And finally, Godot arrives Panting, gasping Through copulations Of breath and speed. Her hair has gone grey, Streams of panic sulk as weight Under her eyes. At the ripe of youth, She is already old. She was a kid when she left, But rubble got in the way, And the wires snipped her legs.
Godot was chewing on a pencil butt When the roof of her class crashed down, All her classmates died, All the teachers died, All the books and blackboards And their makers and the printing press died, The walls of the class and their paint And painters All shared a tombstone; The town square, Was narrow for breath, Fractured by ash And all names were aborted Before winter. But she made it through To her home, which was only A yellowing concrete building With a green iron gate, But was also now the limbs of her sister Sticking out of the window, The blood of her father Gone dry on the courtyard, And her mother’s veil, Ripped against will And stitched into a cry.

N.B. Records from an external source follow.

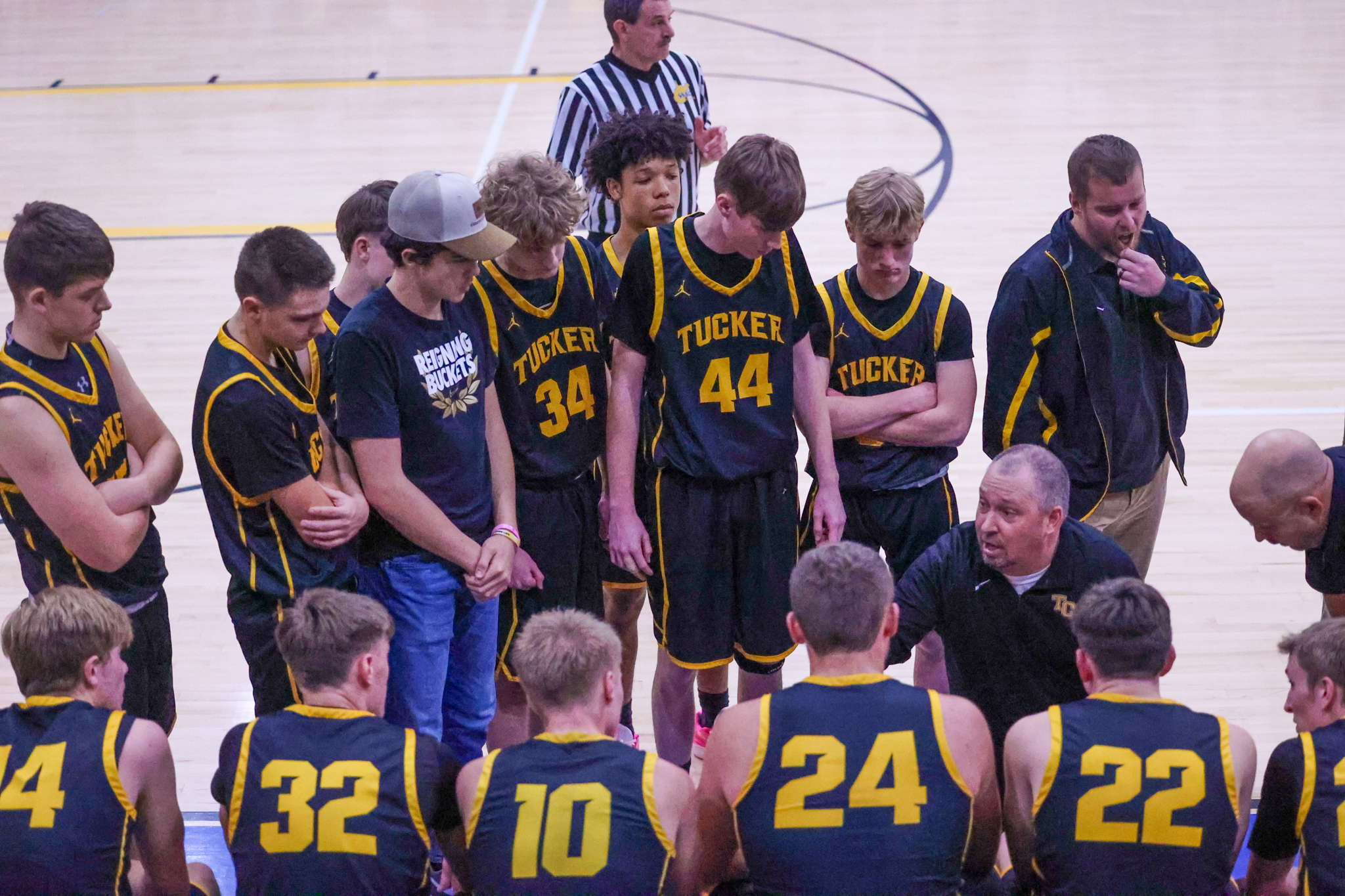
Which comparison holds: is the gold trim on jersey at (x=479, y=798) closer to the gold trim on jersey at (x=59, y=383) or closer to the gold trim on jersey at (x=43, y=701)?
the gold trim on jersey at (x=43, y=701)

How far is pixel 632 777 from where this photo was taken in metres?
2.98

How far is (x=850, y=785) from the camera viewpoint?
2967 millimetres

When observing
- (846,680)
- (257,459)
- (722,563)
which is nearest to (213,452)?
(257,459)

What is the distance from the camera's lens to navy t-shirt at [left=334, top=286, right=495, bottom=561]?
3.79 metres

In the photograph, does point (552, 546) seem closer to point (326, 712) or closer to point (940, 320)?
point (326, 712)

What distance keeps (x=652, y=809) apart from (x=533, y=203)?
1.92m

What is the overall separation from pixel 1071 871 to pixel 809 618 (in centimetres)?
83

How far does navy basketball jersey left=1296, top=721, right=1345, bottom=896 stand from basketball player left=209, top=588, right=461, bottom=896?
2.02 m

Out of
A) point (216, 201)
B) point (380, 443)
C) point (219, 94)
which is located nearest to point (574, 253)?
point (380, 443)

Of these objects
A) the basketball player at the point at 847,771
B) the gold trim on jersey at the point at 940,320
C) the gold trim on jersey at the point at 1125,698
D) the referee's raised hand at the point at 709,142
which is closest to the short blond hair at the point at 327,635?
the basketball player at the point at 847,771

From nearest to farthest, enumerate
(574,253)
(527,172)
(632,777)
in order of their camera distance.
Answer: (632,777) → (527,172) → (574,253)

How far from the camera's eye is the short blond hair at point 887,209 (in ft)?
14.2

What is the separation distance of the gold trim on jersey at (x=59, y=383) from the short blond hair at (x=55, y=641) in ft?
2.24

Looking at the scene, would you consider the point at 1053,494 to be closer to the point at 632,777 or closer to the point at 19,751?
the point at 632,777
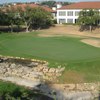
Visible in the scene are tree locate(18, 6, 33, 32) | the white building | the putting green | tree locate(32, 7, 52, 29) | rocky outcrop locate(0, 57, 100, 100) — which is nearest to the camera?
rocky outcrop locate(0, 57, 100, 100)

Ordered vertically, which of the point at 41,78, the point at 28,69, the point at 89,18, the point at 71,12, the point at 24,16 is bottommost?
the point at 71,12

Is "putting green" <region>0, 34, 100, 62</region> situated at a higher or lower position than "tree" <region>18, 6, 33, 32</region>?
lower

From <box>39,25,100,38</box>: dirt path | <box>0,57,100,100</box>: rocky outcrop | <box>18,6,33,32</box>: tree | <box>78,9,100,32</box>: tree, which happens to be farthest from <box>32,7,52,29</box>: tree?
<box>0,57,100,100</box>: rocky outcrop

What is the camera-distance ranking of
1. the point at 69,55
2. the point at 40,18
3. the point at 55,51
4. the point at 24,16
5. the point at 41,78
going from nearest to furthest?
1. the point at 41,78
2. the point at 69,55
3. the point at 55,51
4. the point at 24,16
5. the point at 40,18

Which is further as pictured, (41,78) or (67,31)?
(67,31)

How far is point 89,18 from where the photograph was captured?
233 feet


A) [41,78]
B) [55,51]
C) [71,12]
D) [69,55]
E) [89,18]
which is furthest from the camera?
[71,12]

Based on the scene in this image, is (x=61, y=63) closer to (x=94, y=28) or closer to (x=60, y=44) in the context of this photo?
(x=60, y=44)

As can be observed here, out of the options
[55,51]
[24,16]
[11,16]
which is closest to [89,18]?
[24,16]

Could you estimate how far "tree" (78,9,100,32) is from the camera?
7032 centimetres

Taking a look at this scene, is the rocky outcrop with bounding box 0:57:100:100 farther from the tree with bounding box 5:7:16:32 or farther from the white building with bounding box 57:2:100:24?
the white building with bounding box 57:2:100:24

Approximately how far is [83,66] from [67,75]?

Godot was once a child, She blew soap bubbles into the sun, She preferred the purple crayon For skies And liked her nails painted blue, Although she bit most of it off. She hated the noise of missiles And pocketed dandelions in June. She had a favourite number She wouldn’t tell anyone, She still had a tooth growing When she made it across the border alone, She had stains of pomegranate juice On her shirt.
Godot was sent to find two men Who groaned against darkness, Deep into the infinite womb of wait, Two who waited for her Through rope and religion. Even when death has blackened the dead heart, Even as the desert has grown into the home And the heart has spat its last gasp On its open grave, Even as the last kiss is removed from lips Colder than life, Godot must arrive, Somehow, from some broken crevice of silence, From some dark muscle of tremors, From some nervous edge of fallen sounds, Godot must arrive.
But when Godot arrives, All of earth is barren, And all of sky is mute. The gates are eaten with fire. Carpets of olive and cedar Lay moulded by death; No place for a beast to pass, No neck for a kiss to rest. The Word falls short of words, And where there waited two men Is now a wasteland of wait, For even faith forgets, And patience gets The better of men, Save those hollow shells That die in wait And those That wait for death.